Mousik never took an offense. One day sores appeared on his skin, and Larissa thought they were caused by sweet stuff. So she stopped giving him a cherry bun that he loved so much that he would come running from any remote location of the apartment as soon as she got it out of the package. Mousik looked at her puzzled with a question in his eyes: “But you know how much I love it? Give me some, please.” Larissa explained to him honestly, why she didn’t. Then Mousik understood it all, and turning his back to Larissa lied down next to her anyway while she was eating that bun with her tea. Then he would lick himself all over and take his leave. He needed time to go through it and accept it. But he would be back in fifteen or thirty minutes and there was never anger or resentment in his eyes. Of all the friends that she met in her life, Larissa was hardly able to remember of only one person who could act and feel that way. Mousik had a very good memory. When Larissa brought him to the veterinary center Mousik immediately remembered that it was there where an abscess behind his ear was cut. He began to worry even on the way to the center, standing on hind legs and looking carefully into Larissa’s eye. She was calming him down the way she could. She knew: Mousik trusted her. No matter how it hurt while she was holding him, he just squeaked loudly, but he never bit her nor the doctor.
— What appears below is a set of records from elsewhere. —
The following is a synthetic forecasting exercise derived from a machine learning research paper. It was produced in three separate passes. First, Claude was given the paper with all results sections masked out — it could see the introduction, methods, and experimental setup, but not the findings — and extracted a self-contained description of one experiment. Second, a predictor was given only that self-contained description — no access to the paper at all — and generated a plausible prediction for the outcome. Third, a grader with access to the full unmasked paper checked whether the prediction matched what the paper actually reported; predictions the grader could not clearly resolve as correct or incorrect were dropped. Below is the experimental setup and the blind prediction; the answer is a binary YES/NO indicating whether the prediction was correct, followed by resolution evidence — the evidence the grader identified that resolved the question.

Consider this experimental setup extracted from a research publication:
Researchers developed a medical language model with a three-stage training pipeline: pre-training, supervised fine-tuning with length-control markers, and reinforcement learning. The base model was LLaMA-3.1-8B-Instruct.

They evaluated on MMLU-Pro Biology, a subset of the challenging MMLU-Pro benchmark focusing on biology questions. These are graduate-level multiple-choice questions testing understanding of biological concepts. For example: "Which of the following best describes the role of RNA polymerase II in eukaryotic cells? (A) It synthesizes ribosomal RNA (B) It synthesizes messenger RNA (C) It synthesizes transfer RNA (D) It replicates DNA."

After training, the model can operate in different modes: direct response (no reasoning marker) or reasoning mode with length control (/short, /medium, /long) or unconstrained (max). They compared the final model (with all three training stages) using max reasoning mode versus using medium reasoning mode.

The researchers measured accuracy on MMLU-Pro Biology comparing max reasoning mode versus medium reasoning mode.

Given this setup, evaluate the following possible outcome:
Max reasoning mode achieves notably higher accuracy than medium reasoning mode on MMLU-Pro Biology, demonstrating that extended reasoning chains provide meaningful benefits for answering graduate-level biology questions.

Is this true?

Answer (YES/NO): NO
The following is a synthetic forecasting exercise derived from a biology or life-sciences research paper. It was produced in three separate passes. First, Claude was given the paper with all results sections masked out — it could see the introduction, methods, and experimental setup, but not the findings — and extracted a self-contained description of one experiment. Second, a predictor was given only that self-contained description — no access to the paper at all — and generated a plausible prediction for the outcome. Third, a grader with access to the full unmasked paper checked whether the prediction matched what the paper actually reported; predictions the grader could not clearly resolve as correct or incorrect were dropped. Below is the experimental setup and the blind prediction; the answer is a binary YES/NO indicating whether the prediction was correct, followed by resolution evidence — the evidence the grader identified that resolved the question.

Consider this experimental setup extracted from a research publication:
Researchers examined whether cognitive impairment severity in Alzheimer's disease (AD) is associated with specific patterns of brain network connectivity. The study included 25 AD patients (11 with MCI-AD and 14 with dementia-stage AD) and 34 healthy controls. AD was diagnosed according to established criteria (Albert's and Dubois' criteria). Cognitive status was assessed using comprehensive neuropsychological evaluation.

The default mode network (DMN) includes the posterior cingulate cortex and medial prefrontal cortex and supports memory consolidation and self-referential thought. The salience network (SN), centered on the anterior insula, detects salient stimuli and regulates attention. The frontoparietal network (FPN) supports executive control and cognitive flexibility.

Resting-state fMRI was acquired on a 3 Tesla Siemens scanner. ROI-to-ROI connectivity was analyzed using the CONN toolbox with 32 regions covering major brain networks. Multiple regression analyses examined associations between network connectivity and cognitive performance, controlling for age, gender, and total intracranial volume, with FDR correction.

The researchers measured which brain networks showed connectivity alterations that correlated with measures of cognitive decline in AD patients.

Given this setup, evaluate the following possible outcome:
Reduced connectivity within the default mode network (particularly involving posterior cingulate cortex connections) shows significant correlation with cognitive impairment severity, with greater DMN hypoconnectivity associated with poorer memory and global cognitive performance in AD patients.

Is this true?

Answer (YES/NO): YES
Although Mousik knew something about biting, too. He had bitten two of her friends.
It took Larissa a long time to understand, why. Then she realized, and began to observe him even more carefully. Mousik was a courageous and a self-sufficient rat. He always defended his life, his freedom, his home. He would fight even with those who were bigger and stronger than him, if he considered their actions an attack. The people were to blame for that. Mousik was curious. He was always interested in new things and new people coming into the house. When he dag the ground in a large rubber plant pot and bit sweet violets’ flowers off, Larissa was angry at Mousik, and began to loudly explain him that he was wrong. However, she didn’t last long, because he listened so sincerely, stretching out his snout and making big eyes, moving closer and closer, trying to understand everything up to the smallest detail that it was impossible to be angry at him. There was no reason either: Mousik never did anything “out of spite” or “just to bother somebody.” He simply loved earth and sweets.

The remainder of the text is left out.